Earlier I've written about our "Voice of the Customer" Pilot.  We are basically polling all our students who call in (or who we call).  We've had a tremendous response, but selling the data internally has been a bit of a slog because we tied it all together manually in a cumbersome and irregular process.

So I recently took the time to add the survey results to our Hadoop Cluster.

Somehow I convinced Wufoo (where our surveys live) to give me an integration key (a giant PITA), then leveraged the excellent WuParty ruby gem to download the survey results, which I drop in a tab delimited file and ship to S3 (where my EMR cluster picks them up for processing).

This is like 100K of data a day.  Certainty not big.

But with this added data source (aka additional variety) I am able to tie the actual calls to the survey results.  I throw this together in a delimited file which our BI team picks up from S3 and leverages to build reports for the CC managers and departments.

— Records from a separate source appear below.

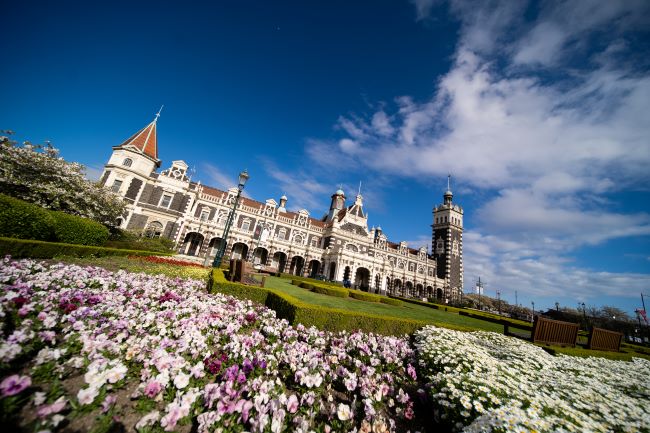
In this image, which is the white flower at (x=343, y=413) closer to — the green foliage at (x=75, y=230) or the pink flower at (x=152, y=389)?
the pink flower at (x=152, y=389)

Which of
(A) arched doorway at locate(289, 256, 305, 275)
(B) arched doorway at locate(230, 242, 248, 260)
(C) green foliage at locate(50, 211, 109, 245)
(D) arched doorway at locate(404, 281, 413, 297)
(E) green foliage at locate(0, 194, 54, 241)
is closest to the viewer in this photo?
(E) green foliage at locate(0, 194, 54, 241)

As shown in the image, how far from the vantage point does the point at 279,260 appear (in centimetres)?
3884

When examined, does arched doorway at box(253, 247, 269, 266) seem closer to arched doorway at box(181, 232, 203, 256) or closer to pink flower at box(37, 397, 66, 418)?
arched doorway at box(181, 232, 203, 256)

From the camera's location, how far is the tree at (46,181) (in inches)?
613

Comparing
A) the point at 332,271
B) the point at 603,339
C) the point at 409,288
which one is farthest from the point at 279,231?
the point at 603,339

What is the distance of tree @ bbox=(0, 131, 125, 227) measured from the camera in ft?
51.1

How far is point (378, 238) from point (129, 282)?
138 ft

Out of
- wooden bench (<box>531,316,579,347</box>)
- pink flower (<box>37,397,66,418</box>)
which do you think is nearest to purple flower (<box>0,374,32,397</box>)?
A: pink flower (<box>37,397,66,418</box>)

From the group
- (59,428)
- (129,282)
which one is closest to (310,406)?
(59,428)

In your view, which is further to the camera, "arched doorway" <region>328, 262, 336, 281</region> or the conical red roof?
"arched doorway" <region>328, 262, 336, 281</region>

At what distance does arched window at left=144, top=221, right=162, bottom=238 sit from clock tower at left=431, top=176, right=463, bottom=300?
48220 millimetres

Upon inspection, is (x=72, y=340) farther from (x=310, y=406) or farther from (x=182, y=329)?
(x=310, y=406)

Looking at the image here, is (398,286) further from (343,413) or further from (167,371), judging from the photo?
(167,371)

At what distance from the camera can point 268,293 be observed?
29.6ft
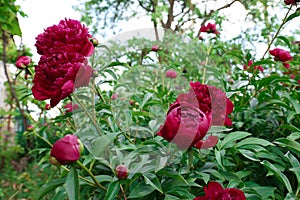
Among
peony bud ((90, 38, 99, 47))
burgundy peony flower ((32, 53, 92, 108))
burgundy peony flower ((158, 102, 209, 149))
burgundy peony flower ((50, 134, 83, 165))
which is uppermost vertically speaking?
peony bud ((90, 38, 99, 47))

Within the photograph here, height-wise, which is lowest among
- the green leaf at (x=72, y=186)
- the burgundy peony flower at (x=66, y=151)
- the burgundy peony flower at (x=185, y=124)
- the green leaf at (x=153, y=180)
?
the green leaf at (x=153, y=180)

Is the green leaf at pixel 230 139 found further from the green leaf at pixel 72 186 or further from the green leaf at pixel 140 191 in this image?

This is damn near real time feedback on our call centers, and it is accessible.
hive -e 'select fb.username, fb.email, fb.interaction_id, fb.department, call.department, call.resource_name, fb.satisfied, fb.ease, fb.recommend, fb.comments, fb.created_date, call.l1_name, call.l2_name, call.l3_name, call.l4_name from feedback fb JOIN calls call ON (fb.interaction_id=call.interaction_id) WHERE resource_name RLIKE "^[A-Za-z]" AND call.l1_name IS NOT NULL and call.l1_name <> "" GROUP BY fb.username, fb.email, fb.interaction_id, fb.department, call.resource_name, call.department, fb.satisfied, fb.ease, fb.recommend, fb.comments, fb.created_date, call.l1_name, call.l2_name, call.l3_name, call.l4_name;' > agent_feedback.csv
So what I've done here, is add almost no volume to our cluster ... but deliver a ton of value with variety.

And the survey results are not a one trick pony, now that I have this data coming into my cluster I can leverage it new and unthought of ways.  How about looking at student outcomes and CSAT scores?  Can falling CSAT predict bad outcomes?  How about the opposite?

Good questions start to arise only when we have the data to ask them.